そんなある日私は機種変更をするためにデータフォルダの整理をしていた。その時目に入ってきたあの懐かしいイラスト。見るべきではないと瞬時に思ったものの、惹き付けられた目を離せるほどの意思がその時の私にはなかった。恋焦がれ、繰り返し眺めたあのイラストは、3年経っても変わらず美しく、輝いていた。再び燃え上がる感情。
「あの美しさをもう一度だけ…」
3年越しに打ち砕かれた誓いだった。
我ながら馬鹿だなと思う。
実は当時の私は、ブロックする前に彼女のIDをメモしていた。ブロックしてしまえば、他cpの単語で検索しても出てこないから、と。この行動だけを見ると、「やっぱりあとあと見る気だったんじゃないの?」と言われるだろう。否定は出来ない。固い意志がどうのこうのと書いていたが多分見る気だったと思う。
メモされていたIDを打ち込み、神絵師のユーザーページを開く。
うわ美……………………………………………………うま……………………………
絵を見た私はまるで激しい波に打ち付けられたような衝撃に襲われた。3年越しに見た神絵師の絵は3年前よりさらに美しく洗練されていて、それはもう、泣きそうなくらいに美しかった。
美の波に私は飲み込まれ、再びその美しさに胸を撃ち抜かれた。
他cpのイラストを上手く避けながらキャラ単体イラストだけを眺め、保存した。他cpのイラストが目に入ってくる度、殺意に駆られたが、だからといって絵をスクロールする指を止めることは出来なかった。完全な敗北である。
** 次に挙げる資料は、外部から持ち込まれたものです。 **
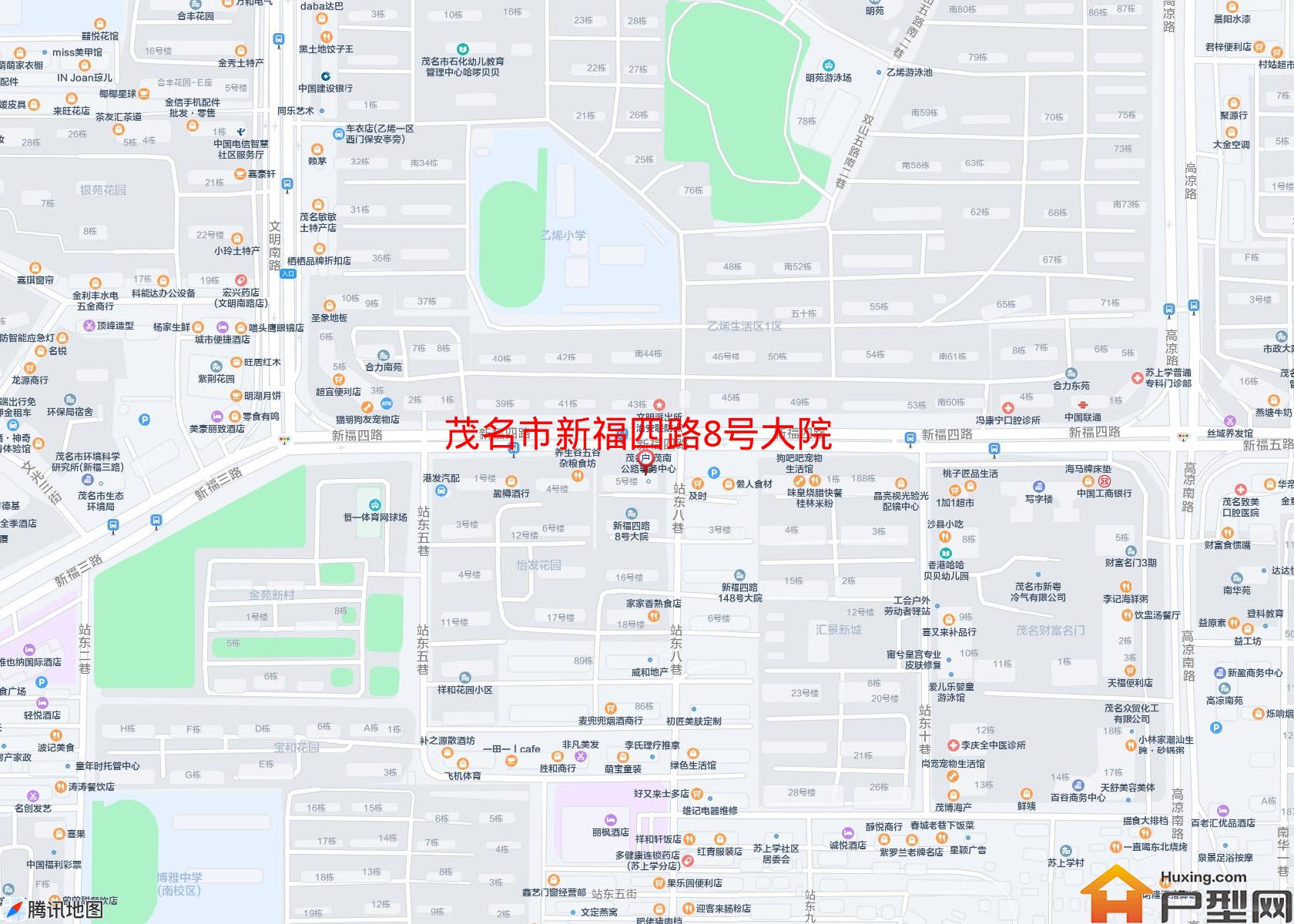 新福四路8号大院小区 - 户型网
今でも昔と何ら変わりなく、他cpへの殺意は消えていないし隙あらば殺したいと思っている。しかし、その他cpの神絵師の絵だけはどうしても認めざるを得なかった。神絵師の絵があまりにも、涙が溢れてきそうなくらい美しかったから。この世に彼女以上に美しい絵を描く人間はいないと思ったから。彼女の絵を愛してしまったから。
他cpも他cpを選ぶ彼女も嫌いだが、彼女の絵は大好きだ。だから、「大好きな神絵師」というより「絵だけ大好きな神絵師」という表現の方が適切だと思う。